*Brief*
Copy the material below word for word, starting at the line that contains "In terms of" and ending at the line that contains "11.2 inches". Include both of those lines and nothing beyond them.

══════════════════════════════

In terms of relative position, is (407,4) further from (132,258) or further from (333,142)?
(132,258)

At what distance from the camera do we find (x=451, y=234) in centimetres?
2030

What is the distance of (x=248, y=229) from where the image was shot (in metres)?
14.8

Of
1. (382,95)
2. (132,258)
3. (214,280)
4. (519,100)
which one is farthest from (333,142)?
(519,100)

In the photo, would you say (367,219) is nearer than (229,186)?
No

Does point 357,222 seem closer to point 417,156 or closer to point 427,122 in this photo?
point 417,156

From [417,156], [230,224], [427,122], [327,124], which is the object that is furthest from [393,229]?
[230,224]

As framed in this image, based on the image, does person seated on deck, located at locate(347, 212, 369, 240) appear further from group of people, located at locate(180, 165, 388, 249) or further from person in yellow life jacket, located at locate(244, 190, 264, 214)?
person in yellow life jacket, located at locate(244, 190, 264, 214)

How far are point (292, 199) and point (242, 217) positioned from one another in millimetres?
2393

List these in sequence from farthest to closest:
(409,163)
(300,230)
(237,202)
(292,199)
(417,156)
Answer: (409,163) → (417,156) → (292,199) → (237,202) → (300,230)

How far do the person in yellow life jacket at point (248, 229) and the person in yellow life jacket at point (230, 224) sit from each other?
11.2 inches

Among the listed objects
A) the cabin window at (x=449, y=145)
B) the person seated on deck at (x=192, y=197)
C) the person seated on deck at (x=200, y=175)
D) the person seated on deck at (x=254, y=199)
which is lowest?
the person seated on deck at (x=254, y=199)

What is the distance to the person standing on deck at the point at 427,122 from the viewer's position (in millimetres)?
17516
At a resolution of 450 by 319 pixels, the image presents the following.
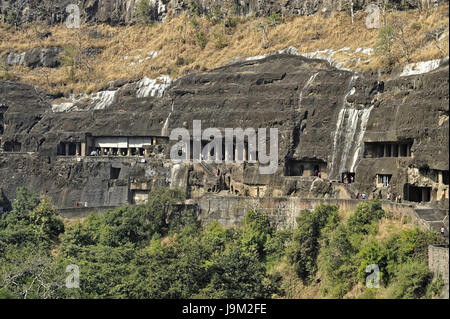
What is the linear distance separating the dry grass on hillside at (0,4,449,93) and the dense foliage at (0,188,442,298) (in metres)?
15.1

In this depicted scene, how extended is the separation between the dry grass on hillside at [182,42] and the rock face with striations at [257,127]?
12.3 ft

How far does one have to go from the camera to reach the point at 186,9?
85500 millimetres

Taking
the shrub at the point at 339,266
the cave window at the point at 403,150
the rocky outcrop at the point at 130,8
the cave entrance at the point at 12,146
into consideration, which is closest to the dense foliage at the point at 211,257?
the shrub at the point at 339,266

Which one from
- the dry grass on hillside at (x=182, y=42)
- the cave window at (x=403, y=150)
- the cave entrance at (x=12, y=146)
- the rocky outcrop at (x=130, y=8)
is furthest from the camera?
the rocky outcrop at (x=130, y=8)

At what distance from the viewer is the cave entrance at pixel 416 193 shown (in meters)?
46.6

══════════════════════════════

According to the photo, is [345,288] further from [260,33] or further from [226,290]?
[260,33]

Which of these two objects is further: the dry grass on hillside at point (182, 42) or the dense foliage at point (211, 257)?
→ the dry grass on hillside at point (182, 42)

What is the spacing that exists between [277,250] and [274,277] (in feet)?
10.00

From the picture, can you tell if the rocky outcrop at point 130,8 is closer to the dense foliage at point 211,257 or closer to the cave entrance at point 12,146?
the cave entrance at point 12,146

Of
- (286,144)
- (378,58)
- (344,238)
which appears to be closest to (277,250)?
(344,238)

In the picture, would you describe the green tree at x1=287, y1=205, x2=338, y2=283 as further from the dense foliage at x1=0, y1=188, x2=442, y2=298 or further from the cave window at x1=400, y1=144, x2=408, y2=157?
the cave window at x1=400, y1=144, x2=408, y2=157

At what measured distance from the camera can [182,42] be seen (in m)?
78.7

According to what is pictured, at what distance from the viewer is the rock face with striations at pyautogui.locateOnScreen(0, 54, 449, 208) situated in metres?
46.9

══════════════════════════════

*Task output*
In terms of relative position, is (407,4) further from (132,258) or further from (333,142)?
(132,258)

At what distance from the camera do we find (x=451, y=234) in centimetres?
2030

What is the distance of (x=248, y=229) from where the image was shot (in metres)?
14.8

Of
1. (382,95)
2. (132,258)
3. (214,280)
4. (519,100)
which one is farthest from (333,142)?
(519,100)

In the photo, would you say (367,219) is nearer than (229,186)?
No

Does point 357,222 seem closer to point 417,156 or closer to point 427,122 in this photo?
point 417,156

From [417,156], [230,224], [427,122], [327,124], which is the object that is furthest from [393,229]?
[230,224]

As framed in this image, based on the image, does person seated on deck, located at locate(347, 212, 369, 240) appear further from group of people, located at locate(180, 165, 388, 249) or further from person in yellow life jacket, located at locate(244, 190, 264, 214)?
person in yellow life jacket, located at locate(244, 190, 264, 214)

How far are point (292, 199) and point (242, 217) positioned from one another in millimetres?
2393

List these in sequence from farthest to closest:
(409,163)
(300,230)
(237,202)
(292,199)
(417,156)
Answer: (409,163) → (417,156) → (292,199) → (237,202) → (300,230)

How far do the person in yellow life jacket at point (248, 229) and the person in yellow life jacket at point (230, 224) sit from each other?
11.2 inches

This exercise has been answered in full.